• Your instructions: Print, exactly and completely, every entry in the data.

• Records for the exercise:
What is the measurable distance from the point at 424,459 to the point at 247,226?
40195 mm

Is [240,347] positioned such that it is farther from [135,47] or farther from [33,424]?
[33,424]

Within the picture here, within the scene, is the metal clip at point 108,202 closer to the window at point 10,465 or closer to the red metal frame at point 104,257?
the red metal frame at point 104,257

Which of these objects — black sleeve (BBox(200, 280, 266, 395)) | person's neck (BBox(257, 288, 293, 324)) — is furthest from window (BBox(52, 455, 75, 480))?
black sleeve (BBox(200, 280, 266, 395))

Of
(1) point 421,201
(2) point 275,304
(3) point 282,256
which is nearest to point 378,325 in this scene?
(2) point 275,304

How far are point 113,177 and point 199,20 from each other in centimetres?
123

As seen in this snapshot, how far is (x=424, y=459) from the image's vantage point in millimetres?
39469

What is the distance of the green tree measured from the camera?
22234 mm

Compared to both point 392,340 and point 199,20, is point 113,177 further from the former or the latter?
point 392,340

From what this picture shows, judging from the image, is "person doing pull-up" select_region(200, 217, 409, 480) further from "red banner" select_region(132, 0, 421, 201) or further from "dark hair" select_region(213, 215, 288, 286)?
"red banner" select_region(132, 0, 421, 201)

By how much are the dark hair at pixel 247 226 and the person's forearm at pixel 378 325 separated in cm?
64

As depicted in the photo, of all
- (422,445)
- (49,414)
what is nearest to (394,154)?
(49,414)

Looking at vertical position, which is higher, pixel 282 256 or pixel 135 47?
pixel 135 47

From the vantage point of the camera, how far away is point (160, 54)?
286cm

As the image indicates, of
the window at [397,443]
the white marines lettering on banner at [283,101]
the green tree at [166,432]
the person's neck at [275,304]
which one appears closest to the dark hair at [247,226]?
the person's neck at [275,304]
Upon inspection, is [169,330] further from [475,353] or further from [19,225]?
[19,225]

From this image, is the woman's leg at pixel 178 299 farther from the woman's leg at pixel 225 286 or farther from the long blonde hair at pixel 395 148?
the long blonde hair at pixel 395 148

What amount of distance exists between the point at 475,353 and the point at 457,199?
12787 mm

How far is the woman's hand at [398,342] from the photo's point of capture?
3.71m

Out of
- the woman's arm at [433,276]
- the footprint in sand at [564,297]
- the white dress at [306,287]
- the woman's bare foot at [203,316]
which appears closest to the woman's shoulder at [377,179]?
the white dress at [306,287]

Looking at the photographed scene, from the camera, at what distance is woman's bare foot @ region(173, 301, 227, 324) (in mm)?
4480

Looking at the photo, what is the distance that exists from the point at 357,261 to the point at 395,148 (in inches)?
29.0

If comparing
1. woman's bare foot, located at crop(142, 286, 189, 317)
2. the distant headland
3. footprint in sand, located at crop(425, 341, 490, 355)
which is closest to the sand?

• Reply:
What is the measurable distance from the point at 424,459 to the point at 247,226?
40195 mm

Is [240,347] positioned such that it is farther from [135,47] or farther from [33,424]?
[33,424]

Within the picture here, within the scene, is the metal clip at point 108,202 closer to the window at point 10,465 or closer to the red metal frame at point 104,257?
the red metal frame at point 104,257

Which of these objects — black sleeve (BBox(200, 280, 266, 395)) | person's neck (BBox(257, 288, 293, 324)) — is furthest from window (BBox(52, 455, 75, 480))?
black sleeve (BBox(200, 280, 266, 395))

Of
(1) point 421,201
(2) point 275,304
(3) point 282,256
which is nearest to point 378,325 in this scene?
(2) point 275,304

How far are point 113,177 and point 199,20 from each other in centimetres?
123

As seen in this snapshot, how far is (x=424, y=459) from the image's vantage point in millimetres?
39469

What is the distance of the green tree measured from the camera?
22234 mm

Compared to both point 392,340 and point 199,20, is point 113,177 further from the former or the latter?
point 392,340

From what this picture shows, judging from the image, is "person doing pull-up" select_region(200, 217, 409, 480) further from "red banner" select_region(132, 0, 421, 201) or further from "dark hair" select_region(213, 215, 288, 286)?
"red banner" select_region(132, 0, 421, 201)

By how much are the dark hair at pixel 247 226 and the person's forearm at pixel 378 325 separated in cm?
64

As depicted in the photo, of all
- (422,445)
- (49,414)
what is nearest to (394,154)?
(49,414)

Looking at vertical position, which is higher, pixel 282 256 or pixel 135 47?
pixel 135 47

From the vantage point of the camera, how far away is point (160, 54)?
286cm

As the image indicates, of
the window at [397,443]
the white marines lettering on banner at [283,101]
the green tree at [166,432]
the person's neck at [275,304]
which one appears closest to the dark hair at [247,226]?
the person's neck at [275,304]
Upon inspection, is [169,330] further from [475,353] or further from [19,225]?
[19,225]

From this image, is the woman's leg at pixel 178 299 farther from the woman's leg at pixel 225 286 or farther from the long blonde hair at pixel 395 148?
the long blonde hair at pixel 395 148

What amount of distance exists between the point at 475,353 and the point at 457,199?
12787 mm

How far is the woman's hand at [398,342] from the photo's point of capture?
3.71m

Out of
- the woman's arm at [433,276]
- the footprint in sand at [564,297]
- the white dress at [306,287]
- the woman's bare foot at [203,316]
which appears closest to the woman's shoulder at [377,179]?
the white dress at [306,287]

Looking at the photographed scene, from the camera, at what distance is woman's bare foot @ region(173, 301, 227, 324) (in mm)?
4480

Looking at the photo, what is the distance that exists from the point at 357,261 to the point at 395,148 (in inches)?
29.0

If comparing
1. woman's bare foot, located at crop(142, 286, 189, 317)
2. the distant headland
3. footprint in sand, located at crop(425, 341, 490, 355)
which is closest to the sand?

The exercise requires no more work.